BTH Heimtex: Alle sprechen von den Vorteilen des Digitaldrucks. Wo sehen Sie Schwierigkeiten des Verfahrens?
Heidrun Stürmer: Aus meiner Sicht in der Auswahl der richtigen Tinten für das zu bedruckende Medium wie Gewebe, Vlies oder Maschenware, Baumwolle, Viskose oder Seide - auch Pigment-Tinte ist nicht gleich Pigment-Tinte. Außerdem gilt es zu beachten, dass technisches Equipment wie Bubble-Jet oder Piezzo-Druckköpfe sowie die Fixiereinheit aufeinander abgestimmt sein müssen. Beim Druckergebnis gilt: Während feine, florale Konturen und viele Farben kein Problem darstellen, ist ein vollflächiger, einfarbiger Druck oder ein Design mit geometrischen Formen problematisch. Deshalb werden auf Messen in der Regel florale Motive gezeigt.

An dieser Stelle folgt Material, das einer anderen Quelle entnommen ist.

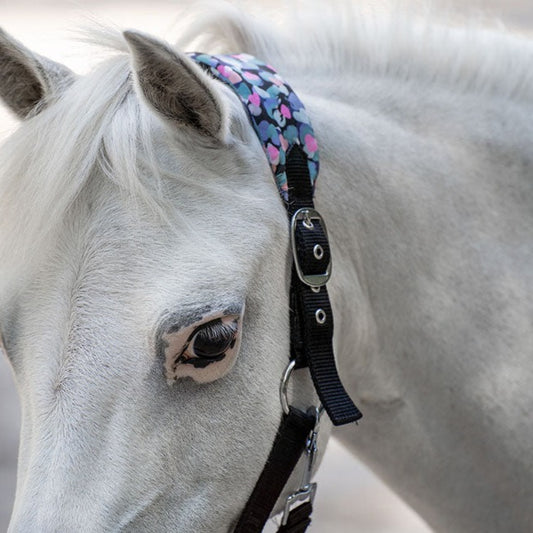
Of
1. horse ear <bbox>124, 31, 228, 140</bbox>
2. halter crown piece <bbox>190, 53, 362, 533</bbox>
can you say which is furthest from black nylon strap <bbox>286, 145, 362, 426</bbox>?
horse ear <bbox>124, 31, 228, 140</bbox>

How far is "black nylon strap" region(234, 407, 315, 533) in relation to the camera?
1376 millimetres

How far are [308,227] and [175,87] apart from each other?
324 millimetres

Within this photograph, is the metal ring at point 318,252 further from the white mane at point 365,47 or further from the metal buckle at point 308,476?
the white mane at point 365,47

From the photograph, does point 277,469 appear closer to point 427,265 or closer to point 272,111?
point 427,265

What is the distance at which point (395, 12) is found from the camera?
69.1 inches

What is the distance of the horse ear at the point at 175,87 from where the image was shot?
1.21 meters

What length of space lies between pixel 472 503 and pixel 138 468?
83 centimetres

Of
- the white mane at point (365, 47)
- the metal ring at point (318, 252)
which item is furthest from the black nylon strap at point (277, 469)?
the white mane at point (365, 47)

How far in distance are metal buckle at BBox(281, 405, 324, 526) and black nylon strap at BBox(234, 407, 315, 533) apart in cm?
2

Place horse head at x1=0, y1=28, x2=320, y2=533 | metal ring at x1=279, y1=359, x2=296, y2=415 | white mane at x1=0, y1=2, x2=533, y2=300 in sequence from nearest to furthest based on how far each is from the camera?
horse head at x1=0, y1=28, x2=320, y2=533
metal ring at x1=279, y1=359, x2=296, y2=415
white mane at x1=0, y1=2, x2=533, y2=300

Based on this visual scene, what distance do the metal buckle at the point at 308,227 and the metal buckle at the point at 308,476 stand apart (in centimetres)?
23

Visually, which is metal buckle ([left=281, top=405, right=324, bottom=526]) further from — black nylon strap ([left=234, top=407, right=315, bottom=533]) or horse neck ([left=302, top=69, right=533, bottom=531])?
horse neck ([left=302, top=69, right=533, bottom=531])

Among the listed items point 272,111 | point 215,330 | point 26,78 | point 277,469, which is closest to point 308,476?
point 277,469

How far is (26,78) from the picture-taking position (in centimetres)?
143
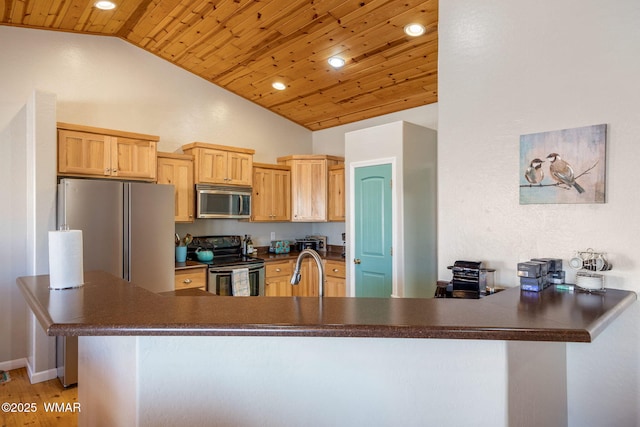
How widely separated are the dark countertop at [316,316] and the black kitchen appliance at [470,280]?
22.0 inches

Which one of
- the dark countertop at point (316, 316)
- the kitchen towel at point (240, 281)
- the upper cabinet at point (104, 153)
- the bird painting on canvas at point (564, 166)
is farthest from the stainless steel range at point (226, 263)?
the bird painting on canvas at point (564, 166)

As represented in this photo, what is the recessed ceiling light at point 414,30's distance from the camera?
3.23 m

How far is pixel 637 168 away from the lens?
186cm

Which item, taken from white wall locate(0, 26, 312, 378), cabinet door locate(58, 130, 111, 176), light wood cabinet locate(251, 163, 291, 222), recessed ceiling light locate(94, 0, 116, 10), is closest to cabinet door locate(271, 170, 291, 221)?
light wood cabinet locate(251, 163, 291, 222)

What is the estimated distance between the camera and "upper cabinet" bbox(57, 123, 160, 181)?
11.3 feet

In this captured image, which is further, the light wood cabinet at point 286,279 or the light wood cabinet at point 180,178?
the light wood cabinet at point 286,279

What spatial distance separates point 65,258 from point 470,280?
6.70 ft

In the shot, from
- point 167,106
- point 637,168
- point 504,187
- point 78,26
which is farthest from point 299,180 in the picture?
point 637,168

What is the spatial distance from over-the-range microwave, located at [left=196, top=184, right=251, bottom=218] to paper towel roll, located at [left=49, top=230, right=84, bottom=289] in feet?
9.18

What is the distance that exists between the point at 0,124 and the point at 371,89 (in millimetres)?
3689

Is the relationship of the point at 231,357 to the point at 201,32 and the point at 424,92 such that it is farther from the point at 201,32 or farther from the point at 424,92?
the point at 424,92

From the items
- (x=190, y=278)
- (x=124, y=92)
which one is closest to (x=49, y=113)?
(x=124, y=92)

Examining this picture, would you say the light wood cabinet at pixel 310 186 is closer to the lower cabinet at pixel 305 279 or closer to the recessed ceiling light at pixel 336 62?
the lower cabinet at pixel 305 279

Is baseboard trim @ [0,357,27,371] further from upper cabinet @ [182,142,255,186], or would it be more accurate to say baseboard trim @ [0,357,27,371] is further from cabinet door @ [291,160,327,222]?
cabinet door @ [291,160,327,222]
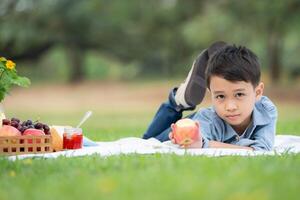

BTH Heimtex: Wie aufwändig ist die digitale Aufbereitung der Druckvorlagen?
Stürmer: Um eine kolorierbare digitale Vorlage zu erzeugen, wird beim Digitaldruck der gleiche Aufwand benötigt wie beim konventionellen Druck. Es gibt hierfür verschiedene Software-Lösungen. Am bekanntesten ist Photoshop. Bei Photoshop wird die Vorlage (z.B. ein Foto) eingelesen und dann "per Knopfdruck" auf die gewünschte Anzahl "Schablonen" konvertiert. Dieser Prozess dauert bei Fachleuten und mit aktueller Hardware nur Sekunden bis wenige Minuten. Anschließend werden die Schablonen zuerst software-unterstützt und dann im Idealfall noch manuell bereinigt und ggf. rapportiert. Ich schätze, ein Fachmann braucht nicht länger als eine Stunde pro Vorlage, tendenziell sogar weniger. 2001 dauerte diese elektronische Bildbearbeitung noch zehn bis 40 Stunden, abhängig von der Bildgröße und davon, wie genau die Bilder bearbeitet werden sollten.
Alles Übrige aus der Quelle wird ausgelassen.